Records taken from a collection
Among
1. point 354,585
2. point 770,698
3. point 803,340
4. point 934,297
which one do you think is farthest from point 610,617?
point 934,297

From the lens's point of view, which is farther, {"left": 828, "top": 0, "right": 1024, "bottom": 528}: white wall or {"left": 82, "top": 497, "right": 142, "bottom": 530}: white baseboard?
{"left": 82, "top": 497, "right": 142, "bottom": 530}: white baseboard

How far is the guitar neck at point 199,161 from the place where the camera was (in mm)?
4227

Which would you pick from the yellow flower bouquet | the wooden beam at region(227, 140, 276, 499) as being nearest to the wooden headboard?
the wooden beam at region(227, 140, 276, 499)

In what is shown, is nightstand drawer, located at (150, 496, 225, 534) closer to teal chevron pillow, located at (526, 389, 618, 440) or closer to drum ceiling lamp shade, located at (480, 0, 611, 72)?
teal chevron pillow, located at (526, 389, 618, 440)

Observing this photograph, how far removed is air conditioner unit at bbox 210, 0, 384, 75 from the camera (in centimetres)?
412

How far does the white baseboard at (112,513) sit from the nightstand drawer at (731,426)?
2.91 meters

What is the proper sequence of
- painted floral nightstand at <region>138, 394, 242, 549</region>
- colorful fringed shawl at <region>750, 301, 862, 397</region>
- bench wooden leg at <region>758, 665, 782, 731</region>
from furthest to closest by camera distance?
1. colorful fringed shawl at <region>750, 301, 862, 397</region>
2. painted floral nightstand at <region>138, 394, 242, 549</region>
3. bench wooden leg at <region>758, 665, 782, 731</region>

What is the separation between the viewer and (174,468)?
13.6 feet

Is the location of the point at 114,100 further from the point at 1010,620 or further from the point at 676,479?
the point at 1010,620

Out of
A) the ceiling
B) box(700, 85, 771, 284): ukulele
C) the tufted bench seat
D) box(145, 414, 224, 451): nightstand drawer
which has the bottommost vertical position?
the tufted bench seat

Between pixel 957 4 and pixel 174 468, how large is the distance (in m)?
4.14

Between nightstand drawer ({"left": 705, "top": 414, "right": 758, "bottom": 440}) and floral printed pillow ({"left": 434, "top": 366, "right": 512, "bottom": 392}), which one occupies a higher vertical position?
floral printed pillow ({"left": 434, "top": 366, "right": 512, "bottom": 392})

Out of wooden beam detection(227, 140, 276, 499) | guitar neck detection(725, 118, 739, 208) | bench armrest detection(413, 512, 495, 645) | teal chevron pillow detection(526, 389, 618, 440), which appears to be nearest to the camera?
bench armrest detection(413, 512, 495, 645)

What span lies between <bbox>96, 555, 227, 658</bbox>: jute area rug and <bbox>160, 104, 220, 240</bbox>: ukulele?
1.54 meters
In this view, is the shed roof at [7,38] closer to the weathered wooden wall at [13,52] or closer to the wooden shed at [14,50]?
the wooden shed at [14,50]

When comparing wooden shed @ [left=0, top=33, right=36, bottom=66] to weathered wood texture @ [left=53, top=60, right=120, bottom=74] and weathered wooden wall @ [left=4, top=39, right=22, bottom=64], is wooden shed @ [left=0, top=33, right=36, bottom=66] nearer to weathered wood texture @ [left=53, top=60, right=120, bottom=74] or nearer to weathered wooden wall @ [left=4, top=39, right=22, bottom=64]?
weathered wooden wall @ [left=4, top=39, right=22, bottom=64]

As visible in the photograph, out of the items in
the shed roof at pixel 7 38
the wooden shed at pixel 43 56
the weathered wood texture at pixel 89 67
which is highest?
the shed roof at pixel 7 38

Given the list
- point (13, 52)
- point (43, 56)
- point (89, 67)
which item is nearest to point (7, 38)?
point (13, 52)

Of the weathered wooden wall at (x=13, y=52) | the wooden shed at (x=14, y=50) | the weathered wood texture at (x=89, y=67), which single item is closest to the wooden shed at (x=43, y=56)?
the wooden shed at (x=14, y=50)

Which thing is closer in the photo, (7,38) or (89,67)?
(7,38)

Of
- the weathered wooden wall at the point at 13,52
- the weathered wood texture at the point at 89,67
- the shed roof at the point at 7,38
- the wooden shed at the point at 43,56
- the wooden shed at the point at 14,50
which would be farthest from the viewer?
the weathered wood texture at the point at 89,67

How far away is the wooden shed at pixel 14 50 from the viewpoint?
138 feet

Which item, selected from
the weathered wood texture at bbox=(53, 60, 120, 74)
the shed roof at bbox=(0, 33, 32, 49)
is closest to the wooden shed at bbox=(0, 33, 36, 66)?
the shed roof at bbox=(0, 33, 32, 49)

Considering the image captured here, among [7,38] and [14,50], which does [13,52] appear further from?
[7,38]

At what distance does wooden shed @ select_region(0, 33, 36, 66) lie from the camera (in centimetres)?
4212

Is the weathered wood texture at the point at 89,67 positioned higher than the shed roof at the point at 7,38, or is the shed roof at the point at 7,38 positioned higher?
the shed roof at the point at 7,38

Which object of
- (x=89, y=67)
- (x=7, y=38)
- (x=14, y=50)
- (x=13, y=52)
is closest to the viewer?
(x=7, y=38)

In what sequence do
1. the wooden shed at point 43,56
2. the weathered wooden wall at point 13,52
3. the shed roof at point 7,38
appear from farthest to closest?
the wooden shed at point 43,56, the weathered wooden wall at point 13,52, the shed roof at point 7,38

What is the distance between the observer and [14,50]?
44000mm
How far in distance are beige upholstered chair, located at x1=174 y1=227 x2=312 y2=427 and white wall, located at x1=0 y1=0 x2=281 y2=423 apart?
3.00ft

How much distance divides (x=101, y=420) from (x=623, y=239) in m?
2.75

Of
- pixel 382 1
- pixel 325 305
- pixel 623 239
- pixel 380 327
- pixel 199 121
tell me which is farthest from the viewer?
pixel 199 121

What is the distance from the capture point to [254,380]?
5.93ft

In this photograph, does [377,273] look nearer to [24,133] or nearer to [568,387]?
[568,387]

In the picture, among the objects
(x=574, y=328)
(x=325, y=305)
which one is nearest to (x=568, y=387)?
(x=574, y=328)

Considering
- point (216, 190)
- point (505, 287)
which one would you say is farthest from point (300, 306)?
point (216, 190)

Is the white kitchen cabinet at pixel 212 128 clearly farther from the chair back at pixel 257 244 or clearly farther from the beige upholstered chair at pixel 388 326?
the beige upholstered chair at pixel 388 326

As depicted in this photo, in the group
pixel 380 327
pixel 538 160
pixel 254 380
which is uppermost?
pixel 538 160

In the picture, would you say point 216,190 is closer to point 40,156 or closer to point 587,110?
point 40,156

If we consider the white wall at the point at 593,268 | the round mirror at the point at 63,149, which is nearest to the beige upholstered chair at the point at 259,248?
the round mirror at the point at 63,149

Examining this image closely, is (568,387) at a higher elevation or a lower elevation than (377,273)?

* [THE REQUEST] Copy the records word for word, starting at the line that contains "In this photograph, does" and continuing through the end of the records.

* [EXERCISE ANSWER]
In this photograph, does [377,273] look nearer to [24,133] or nearer to [568,387]?
[568,387]

In the picture, among the objects
(x=574, y=328)
(x=325, y=305)
which one is nearest to (x=568, y=387)?
(x=574, y=328)

Considering
- point (216, 190)
- point (505, 287)
which one would you say is farthest from point (300, 306)?
point (216, 190)

Is the white kitchen cabinet at pixel 212 128 clearly farther from the chair back at pixel 257 244 or clearly farther from the beige upholstered chair at pixel 388 326?
the beige upholstered chair at pixel 388 326

As depicted in this photo, in the group
pixel 380 327
pixel 538 160
pixel 254 380
which is uppermost?
pixel 538 160

In the picture, would you say point 216,190 is closer to point 40,156 or closer to point 587,110?
point 40,156

If we consider the white wall at the point at 593,268 | the round mirror at the point at 63,149, which is nearest to the beige upholstered chair at the point at 259,248?
the round mirror at the point at 63,149

Examining this image closely, is (568,387) at a higher elevation or a lower elevation than (377,273)?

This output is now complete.